Addressing the estimate by China’s state auditor that its local governments have chalked up 10.7 trillion yuan of debt, Moody’s said it found more potential loans after accounting for discrepencies in figures given by various Chinese authorities.
“The potential scale of the problem loans at Chinese banks may be closer to its stress case than its base case,” Moody’s said in a statement.
In view of that, the non-performing loan ratio for Chinese banks could be as high as 8-12 percent, compared with 5-8 percent in the base case and 10-18 percent in the stress case.
Unless China comes up with a “clear master plan” to clean up its pile of local government debt, the credit outlook for Chinese banks could turn negative, the ratings agency said.
In a bid to assuage investor worries about the potential souring of its massive local government debt, different Chinese authorities including the state auditor, the bank regulator and the central bank have tried to assess the situation.
But all three agencies have used different definitions and accounting methods to review the debt, resulting in a hodgepodge of official forecasts.
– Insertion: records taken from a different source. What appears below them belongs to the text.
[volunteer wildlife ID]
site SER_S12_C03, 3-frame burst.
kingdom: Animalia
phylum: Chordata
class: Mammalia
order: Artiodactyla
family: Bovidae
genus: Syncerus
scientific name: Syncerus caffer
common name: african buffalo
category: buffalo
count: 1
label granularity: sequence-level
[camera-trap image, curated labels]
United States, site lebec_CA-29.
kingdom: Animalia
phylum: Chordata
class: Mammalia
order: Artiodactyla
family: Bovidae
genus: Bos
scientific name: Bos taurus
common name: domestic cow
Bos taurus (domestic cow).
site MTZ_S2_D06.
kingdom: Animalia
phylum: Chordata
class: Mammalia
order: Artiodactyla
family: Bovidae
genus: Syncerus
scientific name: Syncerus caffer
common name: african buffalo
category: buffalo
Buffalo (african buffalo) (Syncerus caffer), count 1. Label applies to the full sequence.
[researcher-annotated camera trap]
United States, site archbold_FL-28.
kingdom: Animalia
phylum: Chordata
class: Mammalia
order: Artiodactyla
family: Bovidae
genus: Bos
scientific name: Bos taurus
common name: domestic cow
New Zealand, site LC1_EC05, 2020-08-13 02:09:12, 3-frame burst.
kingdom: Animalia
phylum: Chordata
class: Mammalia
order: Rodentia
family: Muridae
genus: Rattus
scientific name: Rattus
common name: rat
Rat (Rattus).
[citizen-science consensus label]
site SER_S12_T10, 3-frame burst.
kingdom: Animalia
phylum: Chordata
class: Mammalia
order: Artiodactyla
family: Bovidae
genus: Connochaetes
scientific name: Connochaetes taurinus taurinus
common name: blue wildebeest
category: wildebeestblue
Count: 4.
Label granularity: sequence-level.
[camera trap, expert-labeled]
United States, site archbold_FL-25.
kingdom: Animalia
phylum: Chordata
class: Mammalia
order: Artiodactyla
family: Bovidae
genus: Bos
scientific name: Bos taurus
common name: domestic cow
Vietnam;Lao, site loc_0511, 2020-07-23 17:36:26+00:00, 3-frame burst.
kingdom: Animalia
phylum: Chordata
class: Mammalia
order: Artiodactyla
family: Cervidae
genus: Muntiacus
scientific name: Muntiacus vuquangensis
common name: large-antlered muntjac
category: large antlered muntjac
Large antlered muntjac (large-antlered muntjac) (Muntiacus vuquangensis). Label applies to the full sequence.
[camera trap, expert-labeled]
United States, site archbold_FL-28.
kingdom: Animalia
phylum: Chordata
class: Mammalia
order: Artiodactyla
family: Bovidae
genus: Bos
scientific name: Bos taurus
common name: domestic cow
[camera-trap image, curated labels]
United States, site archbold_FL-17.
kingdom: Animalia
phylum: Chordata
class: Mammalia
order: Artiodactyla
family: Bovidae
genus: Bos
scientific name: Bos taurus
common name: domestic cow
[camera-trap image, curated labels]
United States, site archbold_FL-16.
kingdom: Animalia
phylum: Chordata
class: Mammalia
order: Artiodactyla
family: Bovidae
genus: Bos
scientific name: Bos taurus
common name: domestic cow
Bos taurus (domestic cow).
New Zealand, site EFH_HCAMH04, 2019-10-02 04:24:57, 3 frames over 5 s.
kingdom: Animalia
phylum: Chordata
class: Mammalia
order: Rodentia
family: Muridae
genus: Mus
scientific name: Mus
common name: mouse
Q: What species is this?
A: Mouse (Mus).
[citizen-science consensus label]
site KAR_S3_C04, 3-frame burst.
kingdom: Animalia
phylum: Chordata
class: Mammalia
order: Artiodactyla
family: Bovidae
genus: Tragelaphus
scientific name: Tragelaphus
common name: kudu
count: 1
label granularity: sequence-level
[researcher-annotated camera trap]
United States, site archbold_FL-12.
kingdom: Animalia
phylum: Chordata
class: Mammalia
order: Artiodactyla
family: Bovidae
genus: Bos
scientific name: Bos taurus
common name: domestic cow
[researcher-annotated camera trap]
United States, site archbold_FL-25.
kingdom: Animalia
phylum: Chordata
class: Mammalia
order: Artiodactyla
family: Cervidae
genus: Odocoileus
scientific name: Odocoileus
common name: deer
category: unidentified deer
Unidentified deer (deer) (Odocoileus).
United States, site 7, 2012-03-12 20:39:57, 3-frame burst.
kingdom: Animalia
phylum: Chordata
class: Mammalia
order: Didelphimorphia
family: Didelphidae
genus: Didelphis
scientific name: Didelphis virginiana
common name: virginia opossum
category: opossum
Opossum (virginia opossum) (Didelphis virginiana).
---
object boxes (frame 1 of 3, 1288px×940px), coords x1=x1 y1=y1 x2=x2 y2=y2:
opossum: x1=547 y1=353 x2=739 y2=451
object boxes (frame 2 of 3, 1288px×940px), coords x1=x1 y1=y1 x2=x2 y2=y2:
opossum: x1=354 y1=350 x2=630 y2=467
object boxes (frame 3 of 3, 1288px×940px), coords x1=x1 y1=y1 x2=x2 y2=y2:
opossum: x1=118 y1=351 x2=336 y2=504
Moody’s said it derived the additional 3.5 trillion yuan of debt after comparing the estimates of China’s state auditor with that of the bank regulator’s.
The ratings agency said the Chinese state auditor likely omitted the 3.5 trillion yuan of debt from its assessment because they were not considered as real claims on local governments.
Moody’s said it expects Beijing to “implement gradual discipline” over the stock of government debt, and that would involve the Chinese government leaving banks to manage a part of the problem loans on their own.